Gary O'Neall 8/3/2017

Summary of proposal made on the legal call. Proposal to create an "only" operator. The semantics would be the only operator indicates that only the version of the license is intended for use. The + operator would remain with the same definition. The license ID used by itself would indicate that the license text itself should be used to determine if later versions of the license could be used. The advantage of this proposal is allows the author of the SPDX document to describe many of the scenarios found in the license header text explicitly. The disadvantage is it doesn't solve the problem of the current GPL license ID's having an explicit "only" version which contradicts the language of the license itself. I can think of 2 possible solutions:

  • Create new license short ID's and deprecate the original ones. For example, we could add GPLv2 instead of GPL-2.0. There are several other possible naming conventions (e.g. GPL-v2.0, GPL2.0). The important aspect is that the new license ID is different. We could then deprecate the old license ID's.

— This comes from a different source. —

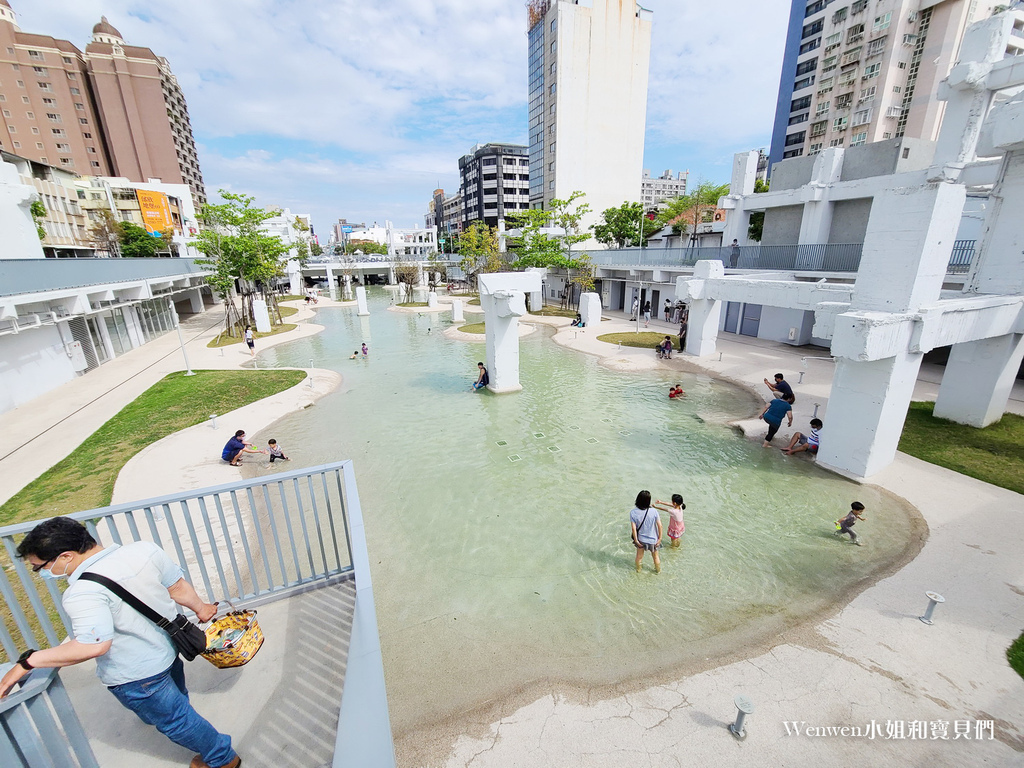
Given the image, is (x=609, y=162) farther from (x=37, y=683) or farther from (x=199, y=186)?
(x=199, y=186)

  • Rely on the license list version to interpret the "only" aspect of the GPL licenses. Versions prior to the implementation of the only operator would interpret the GPL to be ONLY, after implementation of the only operator it would be interpreted per the license text. The issue with this approach is not all license expressions have an associated license list version.